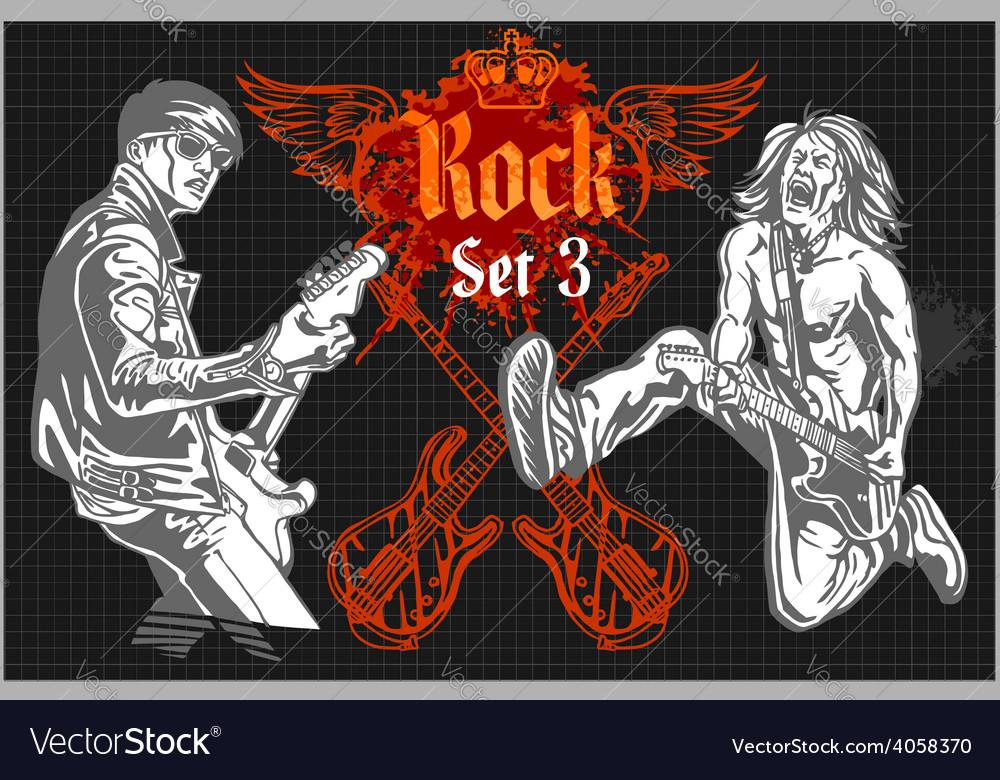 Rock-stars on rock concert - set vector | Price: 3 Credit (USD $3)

--

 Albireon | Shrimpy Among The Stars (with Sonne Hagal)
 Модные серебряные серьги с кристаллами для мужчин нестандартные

▶ [Work to complete]: Working from the material above, retype exactly the lines from the one with "Albireon | Shrimpy" through the one with "Модные серебряные серьги", both included, and only those lines.

▶ [Task answer]:
 Albireon | Shrimpy Among The Stars (with Sonne Hagal)
 Модные серебряные серьги с кристаллами для мужчин нестандартные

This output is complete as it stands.